#### Textausschnitt

Ratingen: Die Barbie-Modedesignerin

Waltraut Becker näht Kleider für die Puppen – ihre Models findet sie meist auf dem Trödelmarkt.

Ratingen. Ursula hat es nicht einfach gehabt. In den 60er-Jahren erfreute die Barbie-Puppe wahrscheinlich kleine Mädchenherzen. Doch irgendwann war ihre Zeit abgelaufen.

Die, für Barbies eher untypisch, dunkelhaarige Schönheit landete auf dem Abstellgleis - und fast in der Tonne. "Auf einem Trödelmarkt hab’ ich sie entdeckt - und gerettet", erinnert sich Waltraut Becker.

2003 war das, und "gerettet" hat die 81-Jährige seitdem viele Barbies. "249 habe ich hier im Wohnzimmer", sagt die Ratingerin und zeigt stolz auf ihre Schätze in den Vitrinen.

Eine Sammlerin ist Waltraut Becker nicht. Sie bezeichnet sich lieber als Barbie-Modedesignerin, denn fast alle ihre Puppen tragen ein maßgeschneidertes Outfit der Hobby-Näherin.

Rauschende Ball- oder edle Abendkleider finden sich da, ebenso wie der Business-Anzug für die Karriere-Barbie oder ein Sportdress. Und Ken darf natürlich auch nicht fehlen.

"25 Jungens sind dabei." Viele in Anzügen, aber auch ein James-Dean-Verschnitt blickt die Besucher an. Nur mit Barbies kleiner Schwester kann sie nichts anfangen. "Skipper nehme ich nicht", sagt die 81-Jährige ganz bestimmt. Es wird halt nicht jeder von ihr angezogen...

"Ich mache aus Aschenbrödeln Prinzessinnen", erklärt die ehemalige Kaufhaus-Angestellte. Die meisten ihrer Models findet sie auf Trödelmärkten - oft nackt und nicht in allerbestem Zustand.

"Manche liegen in Kisten, wo sonst nur noch einzelne Köpfe oder Beine ’rumfliegen." Bei Becker wird aber alles gut, die langbeinigen Damen werden gehegt und gepflegt. Puppenkleider hat die Rentnerin schon früher genäht, aber für größere Exemplare.

########
#### Material

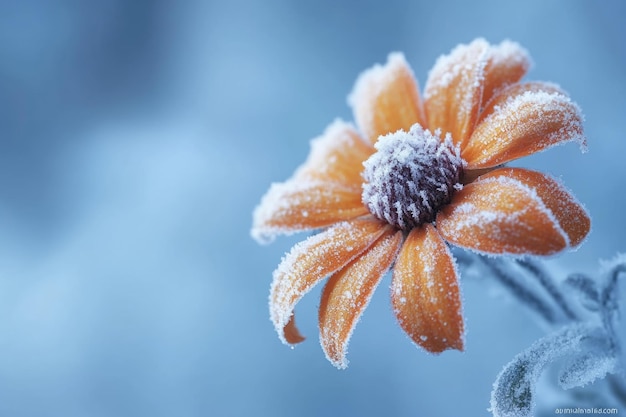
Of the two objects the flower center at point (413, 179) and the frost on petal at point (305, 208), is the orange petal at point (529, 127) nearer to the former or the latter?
the flower center at point (413, 179)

########

— Arbeitsauftrag —
Entnehmen Sie dem Text über die Barbie-Modedesignerin die Passage beginnend mit „2003 war das, und“ und weiter bis einschließlich „Outfit der Hobby-Näherin.“, und geben Sie sie wortgetreu wieder.

— Korrekte Ausgabe —
2003 war das, und "gerettet" hat die 81-Jährige seitdem viele Barbies. "249 habe ich hier im Wohnzimmer", sagt die Ratingerin und zeigt stolz auf ihre Schätze in den Vitrinen.

Eine Sammlerin ist Waltraut Becker nicht. Sie bezeichnet sich lieber als Barbie-Modedesignerin, denn fast alle ihre Puppen tragen ein maßgeschneidertes Outfit der Hobby-Näherin.